Hz. Yûsuf Kıssasında Sabır, Affetme ve İlahi Rahmet
Bazen hayat bizi hiç beklemediğimiz bir yüzleşmeye sürükler. Geçmişin izlerini silmek istesek de bazı anlar gelir ki o izlerle hesaplaşmadan ilerlemek mümkün olmaz. Yûsuf 12/89.-90. ayetlerde de tam olarak böyle bir karşılaşmaya tanık oluyoruz. Yıllar önce kardeşlerinin ihanetiyle başlayan yolculuk, şimdi onların pişmanlıkla ve ihtiyaç içinde Hz. Yûsuf’un huzuruna çıkmasıyla devam ediyor. Hz. Yûsuf, vaktiyle kendisine yapılan haksızlığı dile getirirken sadece hesap sormuyor; aynı zamanda bir farkındalık ve tövbe çağrısında bulunuyor: “Siz câhillerken Yûsuf’a ve kardeşine ne yaptığınızı bildiniz mi?” (Yûsuf 12/89). Bu sorunun ardından kardeşleri artık inkâr edemeyecekleri bir gerçekle yüzleşiyor ve soruyorlar: “Gerçekten sen Yûsuf musun?” (Yûsuf 12/90). Aynı ayette Hz.

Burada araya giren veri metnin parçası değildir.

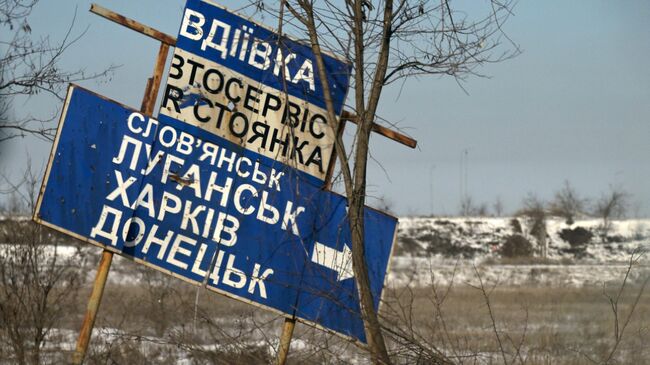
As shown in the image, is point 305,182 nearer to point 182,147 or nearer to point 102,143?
point 182,147

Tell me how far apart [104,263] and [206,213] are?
717mm

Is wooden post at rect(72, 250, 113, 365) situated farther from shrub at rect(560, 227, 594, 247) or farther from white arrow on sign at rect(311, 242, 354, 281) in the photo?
shrub at rect(560, 227, 594, 247)

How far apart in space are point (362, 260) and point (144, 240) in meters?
1.38

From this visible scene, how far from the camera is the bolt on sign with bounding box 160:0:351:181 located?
A: 17.6 feet

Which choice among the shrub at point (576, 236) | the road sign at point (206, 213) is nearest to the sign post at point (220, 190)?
the road sign at point (206, 213)

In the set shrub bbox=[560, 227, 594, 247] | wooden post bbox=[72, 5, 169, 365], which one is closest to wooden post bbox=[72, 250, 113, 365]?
wooden post bbox=[72, 5, 169, 365]

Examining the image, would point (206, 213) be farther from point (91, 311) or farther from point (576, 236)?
point (576, 236)

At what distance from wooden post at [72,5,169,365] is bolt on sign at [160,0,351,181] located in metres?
0.09

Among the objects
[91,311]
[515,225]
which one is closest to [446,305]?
[91,311]

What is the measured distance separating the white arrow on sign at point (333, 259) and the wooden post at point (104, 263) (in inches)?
52.3

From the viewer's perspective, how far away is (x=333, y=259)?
18.0 feet

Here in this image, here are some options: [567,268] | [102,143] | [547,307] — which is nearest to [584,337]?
[547,307]

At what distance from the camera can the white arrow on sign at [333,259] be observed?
547 centimetres

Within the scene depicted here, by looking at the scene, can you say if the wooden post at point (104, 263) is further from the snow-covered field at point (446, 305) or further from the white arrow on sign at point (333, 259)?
the white arrow on sign at point (333, 259)
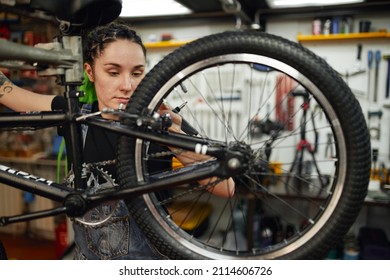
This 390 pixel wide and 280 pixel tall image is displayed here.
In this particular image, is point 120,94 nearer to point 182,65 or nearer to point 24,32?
point 182,65

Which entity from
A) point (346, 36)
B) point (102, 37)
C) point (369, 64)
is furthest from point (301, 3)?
point (102, 37)

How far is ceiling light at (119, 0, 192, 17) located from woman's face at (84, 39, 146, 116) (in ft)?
3.64

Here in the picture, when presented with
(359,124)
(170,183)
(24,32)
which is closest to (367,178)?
(359,124)

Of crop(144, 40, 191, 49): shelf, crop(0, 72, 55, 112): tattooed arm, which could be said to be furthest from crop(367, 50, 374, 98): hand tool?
crop(0, 72, 55, 112): tattooed arm

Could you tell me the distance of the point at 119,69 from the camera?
82cm

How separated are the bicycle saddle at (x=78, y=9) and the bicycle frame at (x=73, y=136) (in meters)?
0.04

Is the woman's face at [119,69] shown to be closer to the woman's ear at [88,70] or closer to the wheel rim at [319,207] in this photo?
the woman's ear at [88,70]

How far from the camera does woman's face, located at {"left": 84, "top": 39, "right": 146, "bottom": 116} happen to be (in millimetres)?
817

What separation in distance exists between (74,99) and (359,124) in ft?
1.76

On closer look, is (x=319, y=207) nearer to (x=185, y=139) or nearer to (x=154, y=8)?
(x=185, y=139)

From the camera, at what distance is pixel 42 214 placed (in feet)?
2.33

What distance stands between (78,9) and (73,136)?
0.25 m

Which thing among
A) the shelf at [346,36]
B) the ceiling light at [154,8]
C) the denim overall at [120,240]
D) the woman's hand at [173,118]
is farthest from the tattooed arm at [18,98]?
the shelf at [346,36]

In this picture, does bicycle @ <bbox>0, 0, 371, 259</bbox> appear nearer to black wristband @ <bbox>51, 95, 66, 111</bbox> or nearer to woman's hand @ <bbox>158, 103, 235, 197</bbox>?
woman's hand @ <bbox>158, 103, 235, 197</bbox>
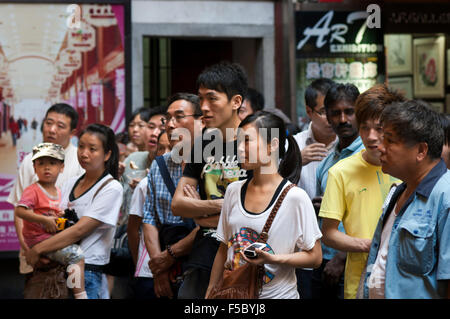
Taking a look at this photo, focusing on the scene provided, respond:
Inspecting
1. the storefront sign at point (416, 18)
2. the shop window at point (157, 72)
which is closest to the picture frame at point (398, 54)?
the storefront sign at point (416, 18)

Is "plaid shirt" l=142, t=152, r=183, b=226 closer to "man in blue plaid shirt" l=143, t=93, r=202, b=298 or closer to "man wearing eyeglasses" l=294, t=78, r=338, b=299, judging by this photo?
"man in blue plaid shirt" l=143, t=93, r=202, b=298

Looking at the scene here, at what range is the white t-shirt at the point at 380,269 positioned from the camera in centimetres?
338

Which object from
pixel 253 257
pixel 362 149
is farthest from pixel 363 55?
pixel 253 257

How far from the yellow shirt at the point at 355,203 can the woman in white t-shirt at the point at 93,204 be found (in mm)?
1748

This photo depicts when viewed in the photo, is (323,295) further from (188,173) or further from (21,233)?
(21,233)

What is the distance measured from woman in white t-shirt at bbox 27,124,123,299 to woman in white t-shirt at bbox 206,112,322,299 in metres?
1.51

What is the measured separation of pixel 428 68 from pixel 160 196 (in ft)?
23.0

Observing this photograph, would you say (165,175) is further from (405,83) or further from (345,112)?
(405,83)

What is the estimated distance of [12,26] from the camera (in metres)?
8.73

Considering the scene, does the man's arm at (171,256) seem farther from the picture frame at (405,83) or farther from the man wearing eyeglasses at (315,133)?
the picture frame at (405,83)

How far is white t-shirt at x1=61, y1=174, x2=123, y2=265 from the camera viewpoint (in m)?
5.10

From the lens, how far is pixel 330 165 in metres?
4.91

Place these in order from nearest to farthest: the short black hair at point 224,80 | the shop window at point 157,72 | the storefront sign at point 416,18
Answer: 1. the short black hair at point 224,80
2. the storefront sign at point 416,18
3. the shop window at point 157,72

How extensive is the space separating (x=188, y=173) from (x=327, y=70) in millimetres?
5387
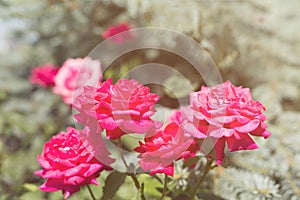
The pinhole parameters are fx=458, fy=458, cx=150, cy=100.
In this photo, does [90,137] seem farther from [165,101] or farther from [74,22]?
[74,22]

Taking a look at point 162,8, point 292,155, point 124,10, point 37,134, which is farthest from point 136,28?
point 292,155

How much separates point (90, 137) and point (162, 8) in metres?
0.81

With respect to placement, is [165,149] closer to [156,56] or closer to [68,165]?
[68,165]

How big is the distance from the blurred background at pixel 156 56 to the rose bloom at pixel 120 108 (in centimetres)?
41

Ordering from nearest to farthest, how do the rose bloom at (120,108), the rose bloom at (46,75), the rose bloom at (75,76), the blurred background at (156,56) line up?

Yûsuf’un cevabı ise her türlü acıyı Allah’ın ihsanına bağlayan bir teslimiyet ifadesiyle geliyor: “Ben Yûsuf’um, bu da kardeşimdir. Allah bize ihsan etti. Şüphesiz kim sakınır ve sabrederse Allah iyilik edenlerin ödülünü zayi etmez.” Öyleyse biz de Hz. Yûsuf kıssasının bu bölümünden hangi dersleri alabiliriz, hangi yüzleşmelere cesaret edebiliriz, birlikte bakalım.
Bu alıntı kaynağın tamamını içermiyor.